La Ville a obtenu le certificat d’autorisation du ministère de l’Environnement en 2014 pour procéder au développement du parc industriel. Huit ans plus tard, ce certificat est encore valide, assure l’administration municipale, malgré le resserrement de la règlementation en lien avec la protection des milieux humides en 2017.

 » Le certificat d’autorisation serait encore accepté aujourd’hui avec les nouvelles normes en vigueur, insiste M. Thibeault. La différence est qu’à l’époque, la compensation des milieux hydriques détruits était différente.  »

 » On oblige les entreprises à remplir un bilan social et qu’elles nous montrent un bilan environnemental parfait. Pour arriver à une transition énergétique, il faut faire des investissements massifs dans les technologies vertes. Avec les entreprises qui s’installent à Bécancour, ça va exiger plusieurs autres investissements, notamment pour les constructeurs d’électrolyseurs. Tout ça fait partie d’un tout. Je trouve ça dommage qu’on perçoive une guerre entre l’écologie et l’économie. Je ne connais pas de gens qui veulent souiller le territoire « , poursuit Mario de Tilly.

Selon la Politique de vente des terrains, les nouvelles constructions doivent notamment s’inspirer de la certification LEED, conserver une couverture végétale supérieure à 10 % et recourir à l’utilisation de panneaux solaires.

La présidente de la Chambre de commerce et d’industries de Trois-Rivières (CCI3R), Me Cassy Bernier, s’était aussi déplacée pour partager la vision des gens d’affaires sur le développement du parc industriel.

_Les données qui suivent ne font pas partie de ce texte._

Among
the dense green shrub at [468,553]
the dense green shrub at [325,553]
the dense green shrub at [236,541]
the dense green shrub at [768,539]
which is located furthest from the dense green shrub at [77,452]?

 » La CCI3R appuie à 100% ce projet. Plusieurs de nos membres se butent à des murs. Ils veulent innover, ont besoin d’espace pour le faire et se font dire non, qu’il n’y a plus de place. On a besoin de terrains pour innover et on a besoin de croître. On a une conscience du développement durable. J’ai envie de dire que le milieu des affaires a une préoccupation pour l’environnement aussi. Ce n’est pas vrai qu’on va arriver avec des industries pour détruire des milieux humides « , a-t-elle témoigné.

Si le conseil municipal choisit d’emboîter le pas au projet, la prochaine étape consistera à adopter le règlement d’emprunt lors d’une prochaine séance publique, dans les prochaines semaines.  Huit conseillers municipaux, en plus du maire, ont d’ailleurs assisté à la séance publique d’information. Les élus ont aussi eu l’occasion, déjà, de participer à une séance d’information sur le projet.

Le règlement d’emprunt permettrait de réaliser des travaux visant à préparer le terrain pour recevoir les éventuelles infrastructures.

La séance d’information peut être visionnée sur la chaîne Youtube de la Ville de Trois-Rivières.